Interpretation - Parole Evidence (Extrinsic Evidence)
On this issue, see Sattva in a parallel sub-topic.
. Goodlife Fitness Centres Inc. v. Rock Developments Inc.
In Goodlife Fitness Centres Inc. v. Rock Developments Inc. (Ont CA, 2019) the court cautions on the use of evidence of negotiations in aid of interpreting a contract:
 Third, and most important, the application judge erred in relying on the negotiations to interpret the agreements. This court has repeatedly cautioned against looking to negotiations to interpret a contract. The basic principles of commercial contract interpretation were summarized in Salah v.

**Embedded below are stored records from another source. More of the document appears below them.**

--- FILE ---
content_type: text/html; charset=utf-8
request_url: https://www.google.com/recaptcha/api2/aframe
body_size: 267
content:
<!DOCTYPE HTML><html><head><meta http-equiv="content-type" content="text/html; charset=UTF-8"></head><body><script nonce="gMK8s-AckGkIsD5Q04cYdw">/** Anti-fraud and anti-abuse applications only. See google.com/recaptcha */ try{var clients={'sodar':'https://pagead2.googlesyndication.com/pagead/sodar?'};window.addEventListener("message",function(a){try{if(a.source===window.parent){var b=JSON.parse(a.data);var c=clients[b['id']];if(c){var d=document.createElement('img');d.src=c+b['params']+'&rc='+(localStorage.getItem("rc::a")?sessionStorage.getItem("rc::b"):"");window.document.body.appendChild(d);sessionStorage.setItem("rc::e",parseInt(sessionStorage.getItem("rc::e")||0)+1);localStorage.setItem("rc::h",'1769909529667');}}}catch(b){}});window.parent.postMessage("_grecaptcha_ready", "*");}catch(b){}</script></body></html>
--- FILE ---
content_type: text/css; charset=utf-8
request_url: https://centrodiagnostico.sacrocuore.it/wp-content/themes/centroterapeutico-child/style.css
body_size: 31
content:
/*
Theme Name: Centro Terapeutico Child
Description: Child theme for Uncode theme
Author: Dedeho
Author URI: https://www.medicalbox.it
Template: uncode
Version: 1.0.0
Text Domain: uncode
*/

Timothy’s Coffees of the World Inc., 2010 ONCA 673 (CanLII), 268 O.A.C. 279. At para. 16, Winkler C.J.O. stated:
When interpreting a contract, the court aims to determine the intentions of the parties in accordance with the language used in the written document and presumes that the parties have intended what they have said. The court construes the contract as a whole, in a manner that gives meaning to all of its terms, and avoids an interpretation that would render one or more of its terms ineffective. In interpreting the contract, the court must have regard to the objective evidence of the “factual matrix” or context underlying the negotiation of the contract, but not the subjective evidence of the intention of the parties. [Emphasis added.] Likewise, in The Canada Trust Company v. Browne, 2012 ONCA 862 (CanLII), 115 O.R. (3d) 287, Feldman J.A. said at para. 71:
While the scope of the factual matrix is broad, it excludes evidence of negotiations, except perhaps in the most general terms … Ultimately, the words of the agreement are paramount. Brown J.A. cited this in his decision in Weyerhaeuser Company Limited v. Ontario (Attorney General), 2017 ONCA 1007 (CanLII), 77 B.L.R. (5th) 175, at para. 112:
Canadian common law generally treats evidence of the parties’ specific negotiations as inadmissible for purposes of interpreting a contract … evidence of the factual matrix cannot operate as a kind of alternate means by which an adjudicator constructs a narrative about what the parties must have discussed or intended in their negotiations. In other words, evidence of the factual matrix cannot be used to do indirectly that which the principles of contract interpretation do not permit doing directly. [Emphasis in original; citations omitted.]